Genesis 32:22-32; NRSVue
Sometimes it can seem like the bottom has dropped out from us and that there’s no place to go but down. And when we’ve imagined we’ve hit rock bottom, God seems to be no where except in our wondering, wandering thoughts. We’re lost in a web of trouble from which we can’t escape. I’ve been in something like that more than once.

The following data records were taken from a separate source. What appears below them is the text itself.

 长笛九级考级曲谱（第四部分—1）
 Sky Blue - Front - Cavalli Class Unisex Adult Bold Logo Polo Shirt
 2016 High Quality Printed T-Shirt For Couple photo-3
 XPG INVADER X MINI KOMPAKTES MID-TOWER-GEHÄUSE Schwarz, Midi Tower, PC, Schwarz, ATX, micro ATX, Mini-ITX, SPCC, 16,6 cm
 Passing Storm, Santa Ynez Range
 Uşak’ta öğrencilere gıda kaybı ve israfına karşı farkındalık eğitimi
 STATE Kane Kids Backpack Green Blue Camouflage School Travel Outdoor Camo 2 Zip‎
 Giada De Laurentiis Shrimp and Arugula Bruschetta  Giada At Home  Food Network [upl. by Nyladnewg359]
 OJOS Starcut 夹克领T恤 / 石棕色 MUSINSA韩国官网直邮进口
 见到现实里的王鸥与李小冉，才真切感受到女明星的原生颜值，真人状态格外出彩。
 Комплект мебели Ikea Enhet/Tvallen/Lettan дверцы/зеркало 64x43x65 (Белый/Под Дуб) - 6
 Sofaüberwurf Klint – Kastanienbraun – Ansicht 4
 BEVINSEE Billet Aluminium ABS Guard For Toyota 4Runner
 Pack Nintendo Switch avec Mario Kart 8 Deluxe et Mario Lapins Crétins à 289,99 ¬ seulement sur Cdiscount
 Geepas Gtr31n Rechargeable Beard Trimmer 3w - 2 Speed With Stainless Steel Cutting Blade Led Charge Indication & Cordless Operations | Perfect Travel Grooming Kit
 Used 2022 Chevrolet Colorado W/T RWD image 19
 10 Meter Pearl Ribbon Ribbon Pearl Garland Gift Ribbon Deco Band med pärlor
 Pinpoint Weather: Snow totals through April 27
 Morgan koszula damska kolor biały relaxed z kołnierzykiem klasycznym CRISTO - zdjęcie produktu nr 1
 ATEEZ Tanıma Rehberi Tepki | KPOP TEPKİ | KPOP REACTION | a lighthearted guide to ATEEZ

And Jacob found himself there in his ongoing saga and struggle with his brother Esau, which had started with these twins from birth. Jacob knows that at one point Esau had had enough of Jacob’s treacherousness and trickery. And now they were going to meet after a long absence. Jacob thought his life was on the line. He was up against it, with seemingly nowhere to turn, except to go back home where Esau was along with God’s promise of the land. So in a rather desperate situation even though rich, he returns. In typical Jacob-like fashion, Jacob pulls out all the stops, doing all he can, just as he had always done to insure a good outcome. But thankfully for Jacob, this time that felt like not enough to him.
So Jacob encounters a man, turns out to be an angel, turns out somehow to be God God’s self, and wrestles with this man all night. And refuses to let go until this man blesses him. In the encounter, the angel puts Jacob’s hip out of joint. But Jacob prevails in that due to his tireless striving and insistence that he be blessed, the man blesses him. And changes his name from Jacob to Israel, “the one who strives with God” (NRSVue footnote).
From this encounter with God, Jacob is changed. As we see from the rest of the story of Jacob, it’s not like he’s now perfect. Not at all. But there’s a change, at least we can say that assuredly from this text. Perhaps we could say that Jacob changes from one who is essentially a striver with God and humans, to one who is a worshiper of God and a blesser of others (see Genesis 47:7, 31; Hebrews 11:21).
God wants to bring us into a new place as well. Might it be as difficult, or something of the same kind of difficulty Jacob went through? Surely of course. Otherwise, why is it in Scripture? Yes, I believe God wants to do the same for each of us, especially for those of us in special need of being broken and left with a blessed limp.